Eelgrass is the climate-fighting hero the ocean needs


Today is World Ocean Day, and Rep. Raúl Grijalva has introduced the Ocean-Based Climate Solutions Act. This is a comprehensive bill that addresses the litany of threats that climate change poses to people and birds on our coasts, and it includes measures to restore and protect coastal ecosystems that store carbon pollution like eelgrass.

Eelgrass is a flowering saltwater plant in the seagrass family that grows underwater in dense, swaying meadows. It’s found in bays, estuaries, and beaches on the West Coast from Alaska through California, and on the East Coast from Newfoundland through the Carolinas.

Eelgrass meadows provide essential habitat for coastal birds, like Brant, wigeon, and teal which feed directly on the plant. They also serve as a nursery for important forage fish like Pacific herring to lay their eggs, which sets off a feeding frenzy with dozens of seabird species gathering to feast, like scaups, scoters, pelicans, cormorants, and grebes. During low tides, eelgrass beds on tidal flats hold moisture like a sponge, offering a safe, wet habitat for small creatures. Eelgrass also attracts crabs, salmon, and marine mammals, making it an important place for the fisheries and tourism industries.

Healthy eelgrass beds clean and filter water while acting as natural buffers to protect the coastline during storms. Now, science is showing that eelgrass absorbs the carbon pollution that drives climate change.

Dr. Aurora Ricart of University of California-Davis is the lead author on a groundbreaking new study showing that eelgrass provides a refuge for sea life from ocean acidification. She describes ocean acidification as “the evil twin of climate change”—excess carbon dioxide makes the ocean more acidic, which harms marine animals by making it more difficult to build their shells and skeletons. This means fewer crustaceans, shellfish, and tiny animals called zooplankton for birds and other wildlife to eat.

“Scientists like me have been studying the capacity of seagrass meadows to mitigate climate change effects through carbon sequestration with very optimistic results,” says Dr. Ricart. “Seagrasses, among the many other ecosystem services they provide, can serve as natural tools to increase adaptive capacity of coastal areas regarding climate change. Their conservation should be a priority.”

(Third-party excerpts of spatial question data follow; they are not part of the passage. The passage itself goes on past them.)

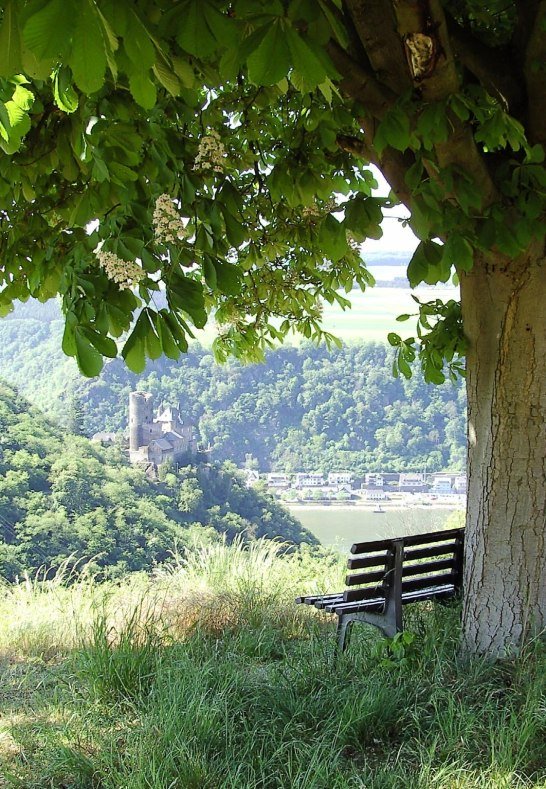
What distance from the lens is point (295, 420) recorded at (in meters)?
26.5

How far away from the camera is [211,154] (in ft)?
8.73

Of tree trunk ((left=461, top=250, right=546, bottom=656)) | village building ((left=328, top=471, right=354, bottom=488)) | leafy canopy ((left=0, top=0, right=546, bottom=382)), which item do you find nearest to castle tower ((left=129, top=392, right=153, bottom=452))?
village building ((left=328, top=471, right=354, bottom=488))

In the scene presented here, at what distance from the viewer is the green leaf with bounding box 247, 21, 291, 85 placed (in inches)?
49.9

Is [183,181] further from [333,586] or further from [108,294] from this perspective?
[333,586]

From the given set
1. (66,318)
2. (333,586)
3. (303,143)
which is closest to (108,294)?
(66,318)

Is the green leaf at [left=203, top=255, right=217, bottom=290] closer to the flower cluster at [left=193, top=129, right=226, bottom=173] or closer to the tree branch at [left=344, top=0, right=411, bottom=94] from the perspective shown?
the flower cluster at [left=193, top=129, right=226, bottom=173]

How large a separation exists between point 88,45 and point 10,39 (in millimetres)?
241

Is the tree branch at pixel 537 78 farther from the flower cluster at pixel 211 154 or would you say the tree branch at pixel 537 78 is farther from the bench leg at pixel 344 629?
the bench leg at pixel 344 629

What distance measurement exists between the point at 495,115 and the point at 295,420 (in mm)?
23774

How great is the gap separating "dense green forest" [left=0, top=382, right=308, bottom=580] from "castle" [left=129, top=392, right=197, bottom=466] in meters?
0.52

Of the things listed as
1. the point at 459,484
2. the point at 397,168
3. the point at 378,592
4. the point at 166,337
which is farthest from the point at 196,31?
the point at 459,484

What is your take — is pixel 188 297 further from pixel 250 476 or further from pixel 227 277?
pixel 250 476

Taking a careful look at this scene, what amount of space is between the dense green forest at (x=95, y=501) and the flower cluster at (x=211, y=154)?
543 inches

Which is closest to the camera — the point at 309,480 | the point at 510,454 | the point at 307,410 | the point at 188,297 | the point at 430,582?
the point at 188,297
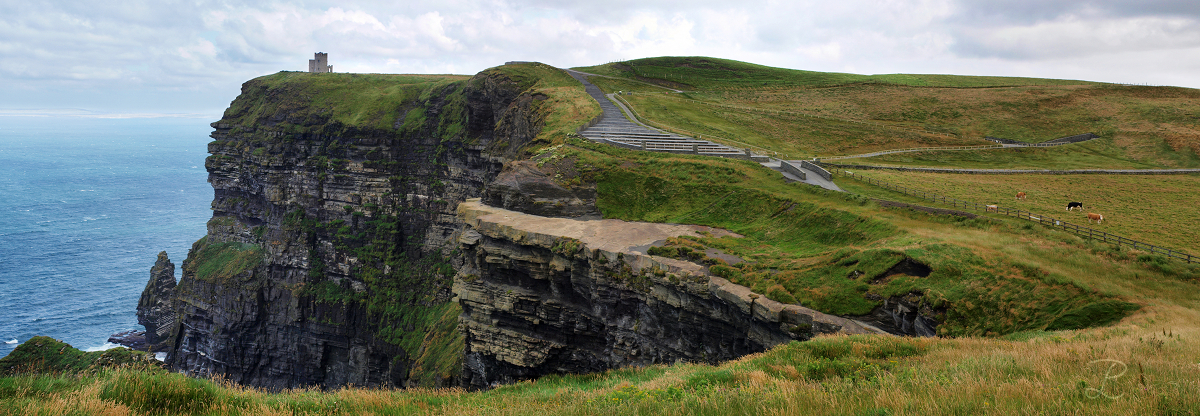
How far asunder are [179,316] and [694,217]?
238 feet

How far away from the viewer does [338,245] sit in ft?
244

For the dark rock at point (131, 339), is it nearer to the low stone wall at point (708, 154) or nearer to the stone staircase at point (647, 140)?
the stone staircase at point (647, 140)

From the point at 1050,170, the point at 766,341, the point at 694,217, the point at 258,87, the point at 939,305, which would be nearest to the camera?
the point at 939,305

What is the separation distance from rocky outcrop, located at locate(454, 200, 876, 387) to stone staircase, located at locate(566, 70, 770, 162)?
12.4 meters

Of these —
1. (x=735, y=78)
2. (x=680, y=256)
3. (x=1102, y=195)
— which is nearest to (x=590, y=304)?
(x=680, y=256)

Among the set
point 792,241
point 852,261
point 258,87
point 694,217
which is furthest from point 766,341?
point 258,87

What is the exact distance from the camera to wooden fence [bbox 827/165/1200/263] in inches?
860

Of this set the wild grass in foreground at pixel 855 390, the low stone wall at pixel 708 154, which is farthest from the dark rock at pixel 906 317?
the low stone wall at pixel 708 154

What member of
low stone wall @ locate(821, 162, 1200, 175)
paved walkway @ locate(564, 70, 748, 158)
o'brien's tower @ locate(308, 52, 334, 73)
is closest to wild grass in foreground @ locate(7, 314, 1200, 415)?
paved walkway @ locate(564, 70, 748, 158)

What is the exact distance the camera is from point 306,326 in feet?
237

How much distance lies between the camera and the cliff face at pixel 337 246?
6956 cm

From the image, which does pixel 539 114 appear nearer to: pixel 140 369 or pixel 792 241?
pixel 792 241

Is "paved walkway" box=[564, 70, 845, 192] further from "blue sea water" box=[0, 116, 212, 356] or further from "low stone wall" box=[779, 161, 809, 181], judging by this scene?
"blue sea water" box=[0, 116, 212, 356]

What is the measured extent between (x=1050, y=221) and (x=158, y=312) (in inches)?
3754
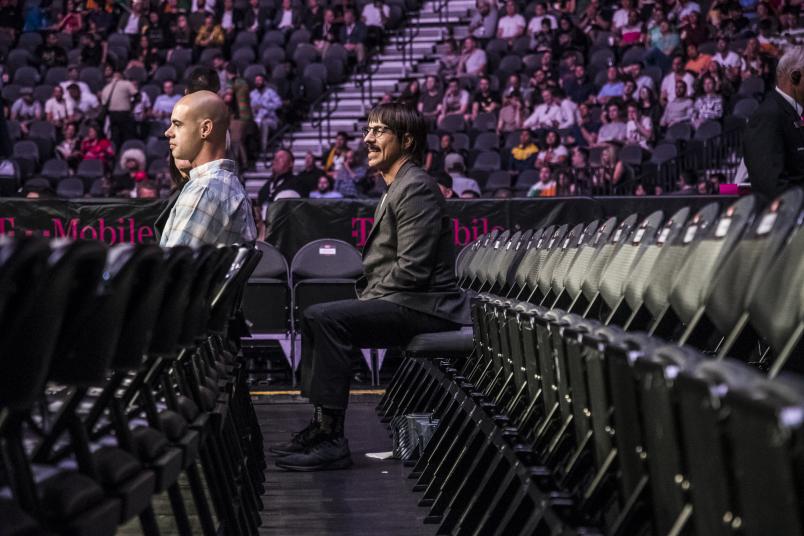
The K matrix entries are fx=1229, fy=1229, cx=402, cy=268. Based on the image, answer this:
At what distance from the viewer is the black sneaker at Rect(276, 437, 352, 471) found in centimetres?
509

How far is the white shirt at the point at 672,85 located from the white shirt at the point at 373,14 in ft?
15.9

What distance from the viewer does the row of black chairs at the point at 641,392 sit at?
1.51 m

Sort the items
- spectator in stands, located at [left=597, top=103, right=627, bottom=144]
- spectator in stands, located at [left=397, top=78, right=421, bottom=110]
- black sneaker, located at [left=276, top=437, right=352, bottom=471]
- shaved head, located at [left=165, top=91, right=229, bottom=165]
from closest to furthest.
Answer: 1. shaved head, located at [left=165, top=91, right=229, bottom=165]
2. black sneaker, located at [left=276, top=437, right=352, bottom=471]
3. spectator in stands, located at [left=597, top=103, right=627, bottom=144]
4. spectator in stands, located at [left=397, top=78, right=421, bottom=110]

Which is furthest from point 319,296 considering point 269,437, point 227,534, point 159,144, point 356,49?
point 356,49

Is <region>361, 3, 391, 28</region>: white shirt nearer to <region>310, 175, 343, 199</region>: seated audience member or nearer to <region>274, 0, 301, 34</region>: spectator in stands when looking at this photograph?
<region>274, 0, 301, 34</region>: spectator in stands

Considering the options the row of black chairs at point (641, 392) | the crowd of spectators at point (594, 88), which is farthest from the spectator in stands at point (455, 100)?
the row of black chairs at point (641, 392)

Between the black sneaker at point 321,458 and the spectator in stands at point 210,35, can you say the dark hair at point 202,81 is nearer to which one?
the black sneaker at point 321,458

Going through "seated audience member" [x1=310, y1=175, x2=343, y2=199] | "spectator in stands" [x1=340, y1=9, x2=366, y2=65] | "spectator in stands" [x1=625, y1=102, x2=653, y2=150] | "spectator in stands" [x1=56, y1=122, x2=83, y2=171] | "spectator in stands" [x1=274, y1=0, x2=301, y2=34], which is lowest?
"seated audience member" [x1=310, y1=175, x2=343, y2=199]

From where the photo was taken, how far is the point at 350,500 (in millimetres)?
4457

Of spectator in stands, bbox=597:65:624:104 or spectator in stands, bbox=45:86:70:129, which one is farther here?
spectator in stands, bbox=45:86:70:129

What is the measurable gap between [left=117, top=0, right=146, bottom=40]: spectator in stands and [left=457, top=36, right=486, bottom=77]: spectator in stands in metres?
5.29

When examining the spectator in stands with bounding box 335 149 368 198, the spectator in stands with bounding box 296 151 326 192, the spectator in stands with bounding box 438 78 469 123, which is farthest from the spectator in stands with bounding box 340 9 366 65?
the spectator in stands with bounding box 296 151 326 192

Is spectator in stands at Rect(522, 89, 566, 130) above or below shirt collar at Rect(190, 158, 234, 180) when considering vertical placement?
below

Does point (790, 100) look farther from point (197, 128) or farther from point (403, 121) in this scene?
point (197, 128)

The ocean takes in about a quarter of the carbon we pump into the atmosphere, roughly the same as the absorption by land. However, coastal habitats including eelgrass, mangroves, and tidal marsh remove carbon from the atmosphere at approximately three times the rate of land-based habitats like forests. Known as “blue carbon,” these habitats store carbon in their sediments for thousands of years. Conversely, if these blue carbon habitats are destroyed, they release their carbon back into the atmosphere.

Unfortunately, seagrasses are disappearing worldwide because of pollution, dredging, development, sea-level rise, and other human-caused impacts. Approximately 30 percent of the world’s seagrass has vanished since the 1870s. Globally, we’re now losing two football fields’ worth of eelgrass every hour.

Yet eelgrass can be protected and restored. In Puget Sound, eelgrass has stabilized thanks in large part to efforts to restore and protect eelgrass beds. In Chesapeake Bay, a decades-long project has restored nearly 9,000 acres of eelgrass, bringing back a once-lost food web to a wintering habitat for Atlantic Brant. And Audubon California is working with partners to restore eelgrass habitat to Richardson Bay, the second largest existing eelgrass bed in the San Francisco Estuary.

As Audubon has found in our recent Natural Climate Solutions Report, some of the best landscapes for storing carbon naturally are also important to birds’ survival. Maintaining and restoring these climate strongholds are key to reducing emissions and protecting the birds we love.